Stated goal A –
Answer these questions from the column on African Americans in the U.S. Navy:
(i) What did the writer check out from the Public Library?
(ii) Who was the first African American Sonar Technician in the U.S. Navy?
(iii) In which country's navy did Norberto Collado serve?

Passage given –
══════

Nearly three weeks ago, I sat down to write a column about Black History Month. As an old retired seadog, it seemed fitting for me to concentrate on the history of African Americans in the United States Navy. I felt pretty confident in my overall knowledge of the subject, but I checked out a stack of books from the Public Library and did a little digging just to make sure I had my ducks all lined up properly.

As usual, the research paid off. There was a lot that I didn't know about the history of African Americans in the Navy, and now I'm smart enough to realize there's a lot more that I still don't know. But I accumulated more than enough information to write a column on the subject, and I managed to rough out an outline in a couple of days. From there, it should have been just a matter of elaborating and wordsmithing: a few hours work, and my column would have been ready for prime time.

Three weeks later, I am just finishing my column. I didn't get lazy, and I didn't lose interest. I could plead the pressures of schedule, as the last few weeks truly have been crazy. But it wasn't lack of time that put the brakes on my column. Something happened to me. I discovered Lanier Phillips.

For those of you who already know about Lanier, I'm not claiming that I saw him first, merely that I've only just learned of his existence. If you haven't yet heard of Mr. Phillips, don't be discouraged. His name isn't a household word yet, although it probably should be.

I came across Lanier's name in the course of my research. As a Sonar Technician myself, I wanted to find out about the first African American Sonar Technician in the U.S. Navy. His name, I learned, was Lanier Phillips. (For those who are gearing up to send me emails about Norberto Collado, allow me to point out that Mr. Collado is Cuban, not American. Although he received some training from U.S. Officers, he served aboard Cuban ships, in the navy of his own country. From what I've learned of him, Norberto Collado has an interesting story of his own. But that's for another day, and - more than likely - another columnist.)

══════

Provided data –

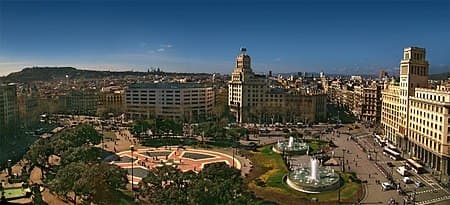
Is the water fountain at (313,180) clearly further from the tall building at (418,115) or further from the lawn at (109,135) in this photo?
the lawn at (109,135)

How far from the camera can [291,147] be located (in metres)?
22.6

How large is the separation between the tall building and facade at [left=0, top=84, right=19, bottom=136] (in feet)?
69.4

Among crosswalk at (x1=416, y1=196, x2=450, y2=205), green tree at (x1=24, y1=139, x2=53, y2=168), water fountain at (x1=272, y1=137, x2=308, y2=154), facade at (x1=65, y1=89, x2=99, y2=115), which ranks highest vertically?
facade at (x1=65, y1=89, x2=99, y2=115)

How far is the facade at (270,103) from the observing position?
112 ft

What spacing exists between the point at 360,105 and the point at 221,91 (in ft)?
45.3

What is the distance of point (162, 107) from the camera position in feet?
121

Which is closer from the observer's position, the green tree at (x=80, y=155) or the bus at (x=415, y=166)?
the green tree at (x=80, y=155)

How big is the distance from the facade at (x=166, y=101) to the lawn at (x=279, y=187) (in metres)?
17.8

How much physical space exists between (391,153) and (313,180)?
24.1ft

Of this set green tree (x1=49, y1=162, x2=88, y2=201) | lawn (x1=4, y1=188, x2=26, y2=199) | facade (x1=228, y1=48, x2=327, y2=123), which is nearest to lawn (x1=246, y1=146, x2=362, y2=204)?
green tree (x1=49, y1=162, x2=88, y2=201)

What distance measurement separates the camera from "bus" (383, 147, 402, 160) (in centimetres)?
2031

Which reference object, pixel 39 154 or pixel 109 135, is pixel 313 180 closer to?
pixel 39 154

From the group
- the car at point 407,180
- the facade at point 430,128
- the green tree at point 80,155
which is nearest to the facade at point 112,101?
the green tree at point 80,155

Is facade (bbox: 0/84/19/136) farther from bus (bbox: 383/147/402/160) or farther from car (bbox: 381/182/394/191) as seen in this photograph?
bus (bbox: 383/147/402/160)
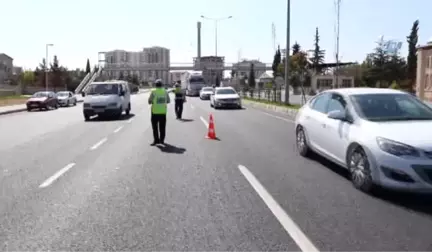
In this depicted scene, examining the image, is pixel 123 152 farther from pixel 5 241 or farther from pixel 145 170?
pixel 5 241

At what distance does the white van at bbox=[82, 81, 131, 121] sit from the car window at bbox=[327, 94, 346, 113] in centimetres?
1666

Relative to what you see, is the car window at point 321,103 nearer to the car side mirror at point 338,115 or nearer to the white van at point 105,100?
the car side mirror at point 338,115

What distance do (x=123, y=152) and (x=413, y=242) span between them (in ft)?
26.5

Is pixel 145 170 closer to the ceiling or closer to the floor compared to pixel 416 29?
closer to the floor

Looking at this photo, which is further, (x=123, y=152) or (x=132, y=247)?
(x=123, y=152)

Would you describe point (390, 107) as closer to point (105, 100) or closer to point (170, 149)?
point (170, 149)

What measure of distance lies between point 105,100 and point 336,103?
1715 cm

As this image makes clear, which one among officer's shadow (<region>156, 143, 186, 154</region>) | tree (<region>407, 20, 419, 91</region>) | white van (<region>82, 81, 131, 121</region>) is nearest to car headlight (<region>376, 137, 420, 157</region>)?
officer's shadow (<region>156, 143, 186, 154</region>)

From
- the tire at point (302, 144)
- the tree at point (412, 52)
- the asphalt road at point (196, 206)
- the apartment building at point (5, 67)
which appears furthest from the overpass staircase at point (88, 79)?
the tire at point (302, 144)

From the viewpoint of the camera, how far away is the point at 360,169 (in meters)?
7.42

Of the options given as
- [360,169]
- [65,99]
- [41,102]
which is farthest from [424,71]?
[360,169]

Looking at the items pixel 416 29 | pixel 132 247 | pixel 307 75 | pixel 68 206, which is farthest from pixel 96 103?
pixel 416 29

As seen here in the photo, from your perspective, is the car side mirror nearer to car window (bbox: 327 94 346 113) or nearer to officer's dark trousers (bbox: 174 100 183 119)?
car window (bbox: 327 94 346 113)

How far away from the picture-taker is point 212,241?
5094mm
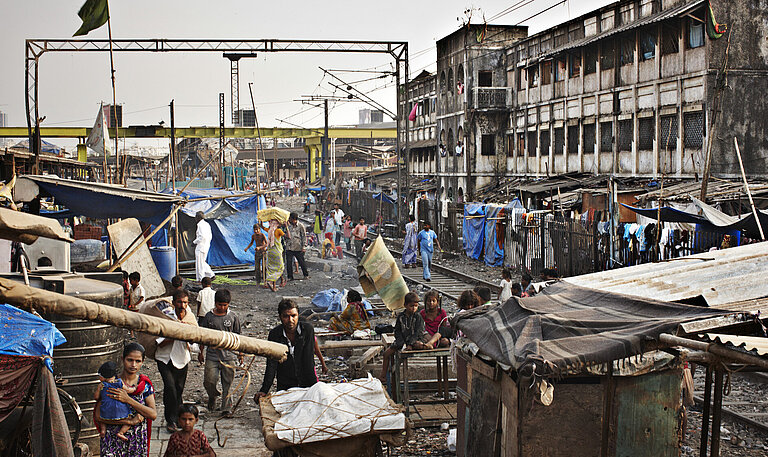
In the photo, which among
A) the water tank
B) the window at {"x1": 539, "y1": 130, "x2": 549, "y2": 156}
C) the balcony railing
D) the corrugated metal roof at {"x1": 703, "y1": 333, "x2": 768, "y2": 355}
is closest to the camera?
the corrugated metal roof at {"x1": 703, "y1": 333, "x2": 768, "y2": 355}

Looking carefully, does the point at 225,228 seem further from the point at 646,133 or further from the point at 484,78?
the point at 484,78

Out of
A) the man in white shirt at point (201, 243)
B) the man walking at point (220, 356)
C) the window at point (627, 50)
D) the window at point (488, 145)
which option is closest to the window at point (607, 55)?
the window at point (627, 50)

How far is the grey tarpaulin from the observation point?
4402 millimetres

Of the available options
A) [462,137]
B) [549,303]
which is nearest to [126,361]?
[549,303]

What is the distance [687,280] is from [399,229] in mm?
23496

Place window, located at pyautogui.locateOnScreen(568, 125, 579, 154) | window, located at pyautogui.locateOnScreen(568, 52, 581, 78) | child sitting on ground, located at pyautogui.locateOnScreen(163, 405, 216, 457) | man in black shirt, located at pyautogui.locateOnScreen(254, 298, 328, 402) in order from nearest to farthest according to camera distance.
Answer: child sitting on ground, located at pyautogui.locateOnScreen(163, 405, 216, 457) < man in black shirt, located at pyautogui.locateOnScreen(254, 298, 328, 402) < window, located at pyautogui.locateOnScreen(568, 52, 581, 78) < window, located at pyautogui.locateOnScreen(568, 125, 579, 154)

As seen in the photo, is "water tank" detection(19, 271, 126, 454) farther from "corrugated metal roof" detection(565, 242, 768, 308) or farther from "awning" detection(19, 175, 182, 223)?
"corrugated metal roof" detection(565, 242, 768, 308)

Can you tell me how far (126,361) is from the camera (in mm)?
5992

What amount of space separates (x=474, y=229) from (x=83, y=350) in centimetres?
1797

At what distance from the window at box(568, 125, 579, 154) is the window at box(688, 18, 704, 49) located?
6.85 meters

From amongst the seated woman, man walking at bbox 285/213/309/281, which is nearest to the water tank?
the seated woman

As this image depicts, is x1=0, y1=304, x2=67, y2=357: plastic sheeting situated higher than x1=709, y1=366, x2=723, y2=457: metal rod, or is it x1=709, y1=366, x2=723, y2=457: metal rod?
x1=0, y1=304, x2=67, y2=357: plastic sheeting

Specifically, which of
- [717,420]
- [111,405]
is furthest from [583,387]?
[111,405]

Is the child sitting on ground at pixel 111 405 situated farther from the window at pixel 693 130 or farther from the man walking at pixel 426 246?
the window at pixel 693 130
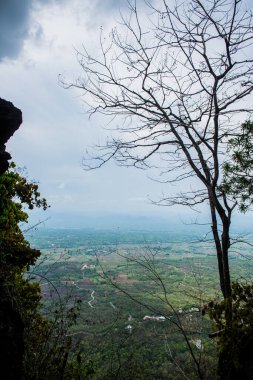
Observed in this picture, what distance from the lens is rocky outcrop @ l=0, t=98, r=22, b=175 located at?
5783 millimetres

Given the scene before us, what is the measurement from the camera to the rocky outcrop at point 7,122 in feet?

══════

Stated goal B – Reproduce the entries word for word, beginning with the line that contains "Observed in this" and continuing through the final line of the entries.

Full answer A –
(i) A stack of books.
(ii) Lanier Phillips.
(iii) Cuba's. He served aboard Cuban ships, in the navy of his own country.

Full answer B –
Observed in this picture, what distance from the lens is rocky outcrop @ l=0, t=98, r=22, b=175 located at?
5783 millimetres

Given the scene before us, what is the measurement from the camera to the rocky outcrop at point 7,122 in feet?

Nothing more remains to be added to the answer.